The door to her own cell opened, and a guard in chainmail entered. He was wearing a tabard with the sigil of House Baratheon - Lord Stannis's branch, she noted out of reflex. He sneered at her and put down the bowl containing bread and some cheese, then pushed it towards her with so much force, a piece of bread fell out. He kicked that towards her as well.

She got up, and he tensed. It felt good to see that. But the chain that tied her ankle to the wall behind her wasn't long enough to let her reach him. Not even if she threw herself forward - she had measured the distance when she had been alone.

She grabbed the bowl and the bread from the floor and quickly started to eat before the guard could take it away.

"Should let you starve, you filthy murderer," the guard spat. "The Four Maidens are too kind. Far too kind."

She shuddered. The witches were evil. Monsters that had bathed in the blood of countless children to toughen their skins and stay young. Lord Varys had told them so, and he knew all about magic.

Chewing, she looked at him. Maybe he would lose his temper and step too close? If she could get his dagger… If she cut his tendons, she might take him hostage.

He took a step closer, but not close enough and crouched down. "You burned my brother. He was in so much pain… I wanted to give him the Stranger's mercy. Kill my kin just so he wouldn't suffer anymore. The Maester tried to save him, but it only made him suffer longer, even with the milk of the poppy. The stench of his flesh… And you did that! You killed him!"

She hissed at him. His stupid brother had been guarding Lord Varys! She'd burn the entire city if it would save Lord Varys!

He made a weird noise, like a scoff and a sob mixed together. "My brother. Burnt to death by a filthy rat serving a traitor!" He wiped his eyes with his hand and glared at her.

Terese hissed again, wishing she could talk. Lord Varys was her family! He was the only one she had! And they had taken him from her! Of course, she would fight for him!

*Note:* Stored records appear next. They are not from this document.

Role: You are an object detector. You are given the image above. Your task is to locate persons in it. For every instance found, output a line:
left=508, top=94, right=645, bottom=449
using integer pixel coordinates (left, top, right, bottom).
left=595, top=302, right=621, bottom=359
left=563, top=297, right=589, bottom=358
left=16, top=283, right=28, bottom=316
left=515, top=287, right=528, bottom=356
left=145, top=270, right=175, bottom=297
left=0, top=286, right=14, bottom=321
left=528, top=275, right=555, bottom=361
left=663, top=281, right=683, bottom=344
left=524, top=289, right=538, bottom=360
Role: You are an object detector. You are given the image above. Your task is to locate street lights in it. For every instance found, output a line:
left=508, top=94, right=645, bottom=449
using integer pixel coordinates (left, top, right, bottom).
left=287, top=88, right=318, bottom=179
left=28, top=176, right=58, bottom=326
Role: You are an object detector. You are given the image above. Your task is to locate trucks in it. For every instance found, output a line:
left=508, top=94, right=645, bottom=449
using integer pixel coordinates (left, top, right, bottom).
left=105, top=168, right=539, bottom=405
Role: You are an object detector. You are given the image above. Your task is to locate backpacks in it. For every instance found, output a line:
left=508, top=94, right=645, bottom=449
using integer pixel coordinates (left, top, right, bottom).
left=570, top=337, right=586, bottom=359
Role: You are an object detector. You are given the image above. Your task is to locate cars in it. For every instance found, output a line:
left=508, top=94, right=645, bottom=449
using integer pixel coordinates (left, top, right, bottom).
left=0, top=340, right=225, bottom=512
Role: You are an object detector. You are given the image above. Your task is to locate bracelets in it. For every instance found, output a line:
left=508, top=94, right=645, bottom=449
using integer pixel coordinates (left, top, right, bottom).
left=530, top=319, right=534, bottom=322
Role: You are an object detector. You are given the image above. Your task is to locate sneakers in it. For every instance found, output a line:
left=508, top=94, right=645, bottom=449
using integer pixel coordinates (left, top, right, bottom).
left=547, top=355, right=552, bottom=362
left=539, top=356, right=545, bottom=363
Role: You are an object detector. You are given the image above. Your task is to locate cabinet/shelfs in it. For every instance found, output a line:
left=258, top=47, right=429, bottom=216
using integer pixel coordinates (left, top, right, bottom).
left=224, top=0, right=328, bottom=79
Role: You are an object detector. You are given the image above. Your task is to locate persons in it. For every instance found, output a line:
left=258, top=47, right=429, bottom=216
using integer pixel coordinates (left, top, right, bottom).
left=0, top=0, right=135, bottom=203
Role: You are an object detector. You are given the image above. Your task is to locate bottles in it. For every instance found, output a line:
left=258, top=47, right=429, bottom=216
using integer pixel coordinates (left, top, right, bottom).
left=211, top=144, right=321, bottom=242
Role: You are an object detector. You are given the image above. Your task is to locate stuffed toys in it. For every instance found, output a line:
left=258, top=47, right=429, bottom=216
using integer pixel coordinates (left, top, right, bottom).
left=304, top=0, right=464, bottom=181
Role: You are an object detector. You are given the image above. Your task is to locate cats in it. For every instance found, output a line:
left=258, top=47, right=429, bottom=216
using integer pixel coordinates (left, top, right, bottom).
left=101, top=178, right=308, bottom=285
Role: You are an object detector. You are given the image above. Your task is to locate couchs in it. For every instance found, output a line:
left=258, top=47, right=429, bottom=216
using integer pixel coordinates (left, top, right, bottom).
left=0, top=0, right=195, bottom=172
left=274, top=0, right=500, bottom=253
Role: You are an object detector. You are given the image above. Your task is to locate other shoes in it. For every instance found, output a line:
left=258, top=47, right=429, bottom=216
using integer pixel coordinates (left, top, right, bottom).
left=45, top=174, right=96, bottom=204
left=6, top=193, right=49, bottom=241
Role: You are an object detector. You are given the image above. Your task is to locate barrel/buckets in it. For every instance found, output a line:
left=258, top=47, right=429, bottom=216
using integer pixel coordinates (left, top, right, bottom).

"And yet the Maidens spared you." He shook his head. "They are too kind for this world."

She glared at him, baring her teeth. They weren't kind! They were monsters! Evil witches who would kill Lord Varys for their power!

"Trying to curse me?" He laughed. "You need a tongue for that."

She threw the empty bowl at him. It was too light to hurt him - they had learned their lesson after the first time - and bounced off the arm he had raised to shield his face.

He sneered again as he grabbed it and got up. "I hope you suffer as my brother did!" he said when he left the cell.

She clenched her teeth and tried not to cry again. She was already suffering for her failure. Her and all the others.

*****​

The Red Keep, King's Landing, Crownlands, Westeros, 298 AC

Terese heard steps again - many steps. The guards never came alone to the cells so that they could assist each other should Terese or one of the others manage to get to one of them. But she knew how the guards sounded, and this sound was different. Somehow.

She scuttled as much towards the cell door as her chain allowed and heard the door to the stairs open.

"...and we've treated them as you said, my lady. But we, ah, had to chain them to the walls after one of them attacked a guard during feeding time."

"You chained them to the wall."

Terese froze. That voice… cold, tense… she had heard it before.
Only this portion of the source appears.